GUI plugin is a self-contained web application. After uploading, it is embedded into the Onezone interface. It communicates with the underlying harvesting service through Onezone.

screen-20-configuration-gui-plugin

# Uploading custom GUI plugin

The first section of GUI plugin configuration allows to upload your own GUI plugin. It should be a standalone, static web application compressed in tar.gz format.

Only plugins that are whitelisted are accepted (for safety purposes). If your custom plugin was not provided directly by the Onedata team, then you will need to contact the Onezone administrator and ask to add harvester GUI checksum (from shasum -a 256 your-plugin.tar.gz) to /etc/oz_worker/compatibility.json configuration file.

WARNING: Use only GUI plugins which are whitelisted by the Onezone and taken from a trusted source. Custom GUI plugins may contain malicious code and cause critical security issues, including data leaks and unauthorized operations.

# GUI plugin indices

Each GUI plugin has a list of indices which are needed for the plugin to work. Custom plugins require a mapping between required indices and actual indices defined for the harvester. Onezone will proxy GUI plugin communication to the harvesting service according to these settings.

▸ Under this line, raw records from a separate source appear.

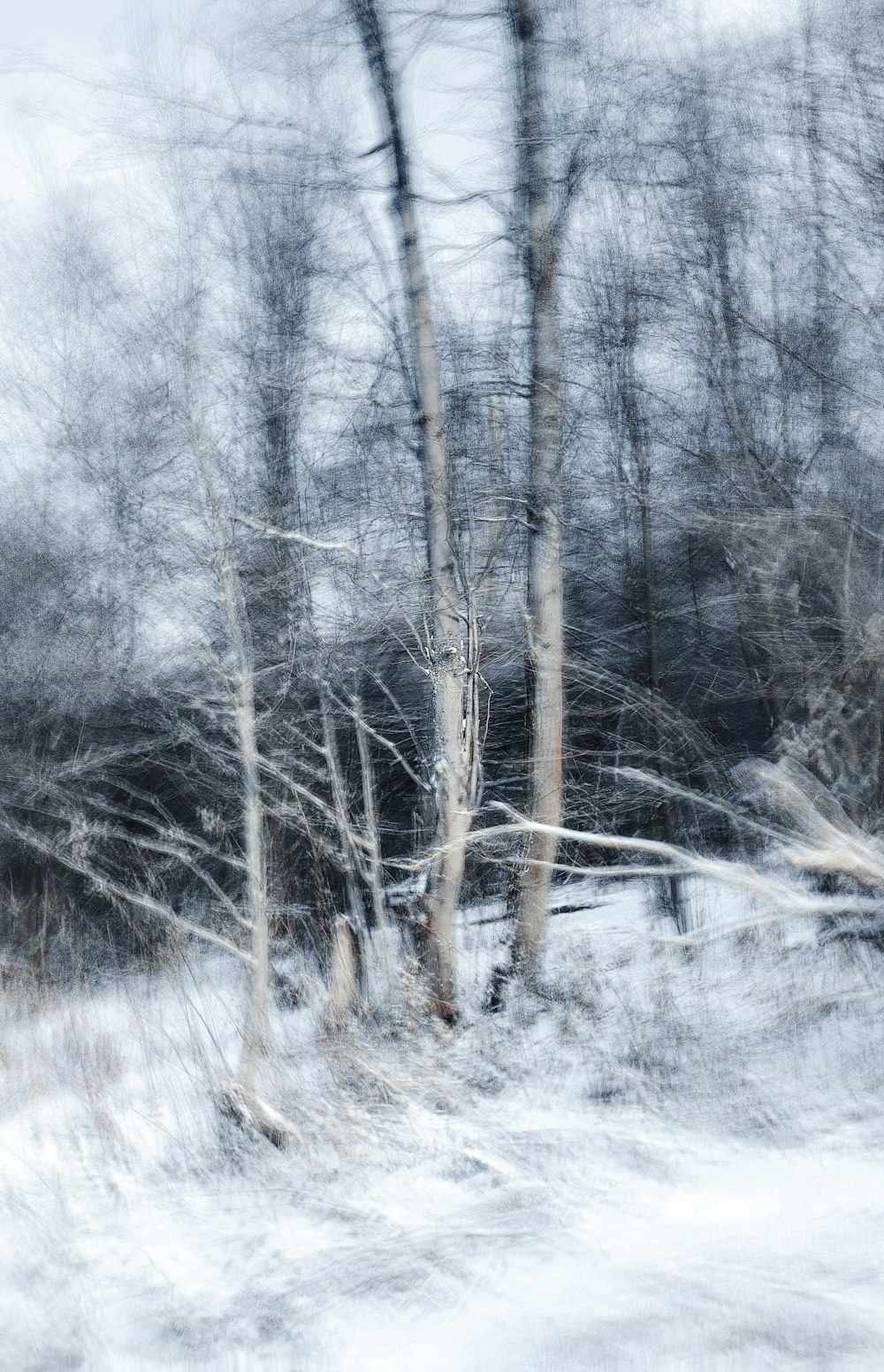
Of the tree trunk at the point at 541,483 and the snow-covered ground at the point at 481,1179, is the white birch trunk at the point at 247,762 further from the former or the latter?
the tree trunk at the point at 541,483

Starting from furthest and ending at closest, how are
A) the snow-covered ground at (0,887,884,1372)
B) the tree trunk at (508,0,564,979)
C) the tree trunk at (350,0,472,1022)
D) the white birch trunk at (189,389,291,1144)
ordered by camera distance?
1. the tree trunk at (508,0,564,979)
2. the tree trunk at (350,0,472,1022)
3. the white birch trunk at (189,389,291,1144)
4. the snow-covered ground at (0,887,884,1372)

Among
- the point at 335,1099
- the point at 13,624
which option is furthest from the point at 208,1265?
the point at 13,624

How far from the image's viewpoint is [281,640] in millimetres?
6574

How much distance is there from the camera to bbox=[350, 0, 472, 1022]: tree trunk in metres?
5.89

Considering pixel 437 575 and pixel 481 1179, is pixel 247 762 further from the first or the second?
pixel 481 1179

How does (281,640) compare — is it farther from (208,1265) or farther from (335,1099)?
(208,1265)

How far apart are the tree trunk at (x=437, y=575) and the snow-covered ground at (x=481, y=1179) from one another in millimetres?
477

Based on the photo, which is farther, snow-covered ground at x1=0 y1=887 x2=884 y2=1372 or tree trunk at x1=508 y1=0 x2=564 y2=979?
tree trunk at x1=508 y1=0 x2=564 y2=979

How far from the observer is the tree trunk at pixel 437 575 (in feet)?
19.3

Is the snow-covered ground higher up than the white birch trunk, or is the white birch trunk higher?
the white birch trunk

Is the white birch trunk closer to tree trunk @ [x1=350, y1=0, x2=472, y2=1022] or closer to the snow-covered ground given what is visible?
the snow-covered ground

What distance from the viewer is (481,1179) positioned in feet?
12.6

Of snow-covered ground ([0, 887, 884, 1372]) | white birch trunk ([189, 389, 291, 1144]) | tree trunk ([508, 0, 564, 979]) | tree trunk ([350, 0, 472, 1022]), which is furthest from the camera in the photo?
tree trunk ([508, 0, 564, 979])

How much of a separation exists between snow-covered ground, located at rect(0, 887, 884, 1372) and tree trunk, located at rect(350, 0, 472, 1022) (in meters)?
0.48
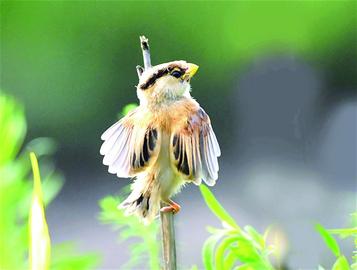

For each required index, there are three possible options to choose:

  • Create new index — creates an empty, new index according to the index schema provided by the GUI plugin itself.
  • Use existing index — uses one of the existing indices. You have to be sure that its schema is compatible with the schema used by the GUI plugin.
  • Leave unassigned — use only if you are sure that this requirement is optional and the GUI plugin can work without it.

screen-21-configuration-gui-plugin-indices

# GUI plugin injected configuration

Some of the custom GUI plugins might have a possibility for a more complicated configuration. In such a situation you should use Injected configuration section and fill it with your own configuration in JSON format.

NOTE: If you do not know what the possible options are, enter the edition mode and click Use defaults button. It will fill the textarea with the example configuration provided by the GUI plugin.